Ouviu seu nome ser repetido. Ouviu trechos de conversas.
"Eu estava no ônibus daquela vez." Ou "Cara, ele entrou correndo no prédio." Ou "Tá vendo? Ele disse que vai ficar tudo bem."
O nó em seu estômago foi ficando mais doloroso. Seria um alívio andar pela noite. Queria se afastar daqueles rostos apavorados olhando-o, esperando algo dele.
Passaram perto do acampamento de Ore no cruzamento. A fogueira desenxabida estava estalando, derretendo o asfalto embaixo da madeira. Uma embalagem de seis latas de cerveja Coors estava num isopor cheio de gelo. Um dos amigos de Ore, um panaca com cara de bebê chamado Cookie, estava meio tonto e enjoado.
- Ei. Aonde vocês pensam que vão? - perguntou Howard quando eles se aproximaram.
- Dar uma volta - respondeu Sam.
- Dois surfistas idiotas e um gênio?
- Isso mesmo. Vamos ensinar Astrid a surfar. Algum problema?
Howard deu uma risada e olhou Sam de cima a baixo.
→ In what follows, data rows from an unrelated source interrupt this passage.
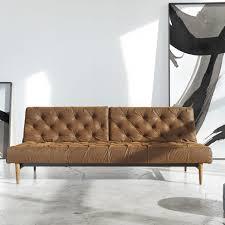 wonderful leather chesterfield sleeper sofa  leather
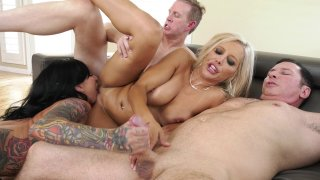 Streaming porn video still #5 from Anal Couples Swap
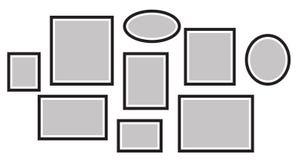 Vector o quadro para fotos, imagens, colagem da foto, enigma da foto Imagens de Stock Royalty Free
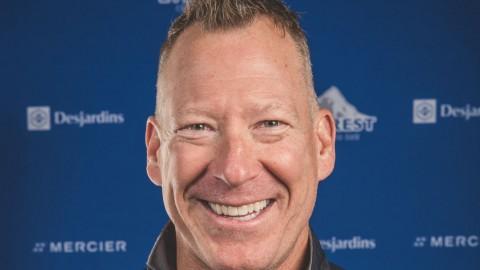 L'entraineur Simon Olivier quitte l'Everest de la Côte-du-Sud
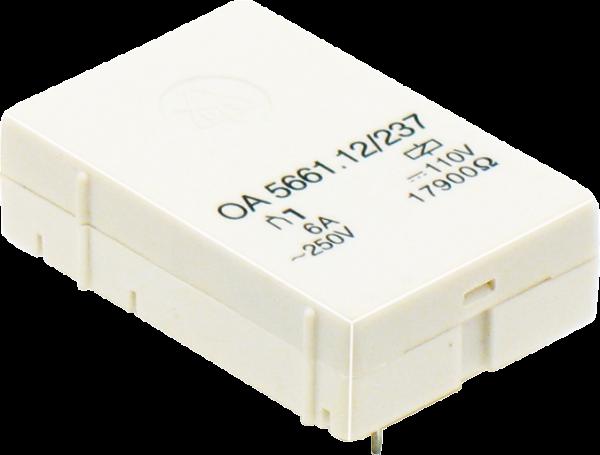 OA 5661.12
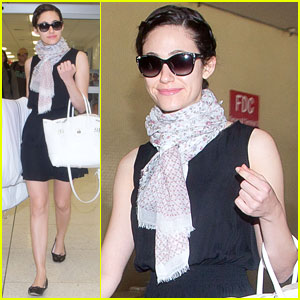 Emmy Rossum Makes it Back to L.A. After Missing Her Flight!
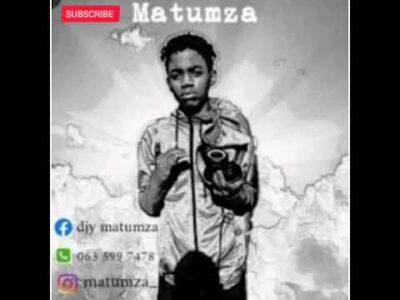Fakaza Music Download Matumza Shine Mp3 (Soulified Mix)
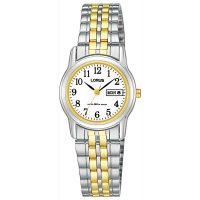 Lorus Day Date ladies watch RXU11AX9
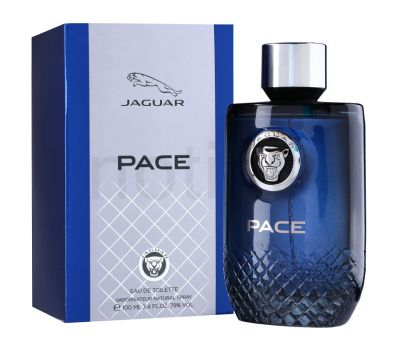 JAGUAR PACE MEN EDT 100ML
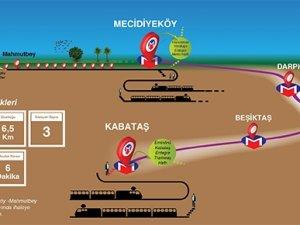 Kabataş-Mecidiyeköy metrosu için geri sayım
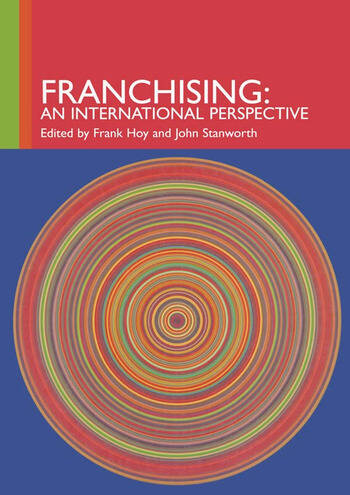 Franchising An International Perspective book cover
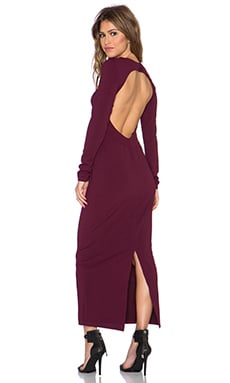 Twin Sister Longsleeve Midi Dress in Mauve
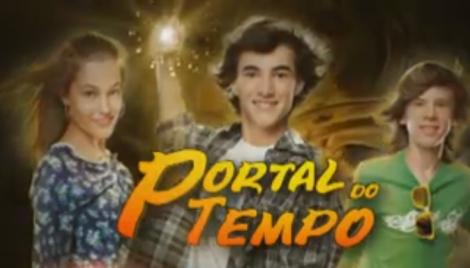 Portaldotempo «Portal Do Tempo» Já Tem Data De Estreia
- Você acha que é o cara, não é, Sam? Sam do Ônibus Escolar. Grande coisa. Você não me impressiona.
- Que pena, porque passei a vida inteira com esperança de impressionar você, Howard
- disse Sam.
O rosto de Howard ficou astuto.
- Você precisa trazer uma coisa de volta para a gente.
- Do que você está falando?
- Não quero que os sentimentos do Ore sejam magoados - disse Howard. - Não importa o que vocês forem pegar, acho que devem trazer um pouco para ele.
Ore estava esparramado numa cadeira saqueada, pernas abertas, prestando apenas um pouquinho de atenção. Seus olhos, nunca muito focalizados, estavam vagueando. Mas ele grunhiu:
- É.
No momento em que ele falou, vários de sua turma de repente ficaram interessados no grupo de Sam. Um deles, um garoto alto e magricelo apelidado de Panda por causa dos olhos com círculos escuros, bateu com o bastão de metal no asfalto, ameaçando.
- Então você é um grande herói, não é? - disse Panda.
- Essa frase já está gasta - disse Sam.
- Não, não, o Sammy não, ele não acha que é melhor do que o resto de nós - zombou Howard. E fez uma paródia grosseira de Sam na hora do incêndio: - Você pegue uma mangueira, você pegue as crianças, faça isso, faça aquilo, eu estou no comando, eu sou...
Sam. Sam, o Surfista.
- Vamos indo agora - disse Sam.
- Ah ah ah - disse Howard, e apontou para o semáforo acima com um floreio. - Espere até ficar verde.
Durante alguns tensos segundos, Sam pensou se deveria entrar nessa briga agora ou se deveria evitá-la. Então a luz do semáforo mudou, Howard gargalhou e sinalizou para eles passarem.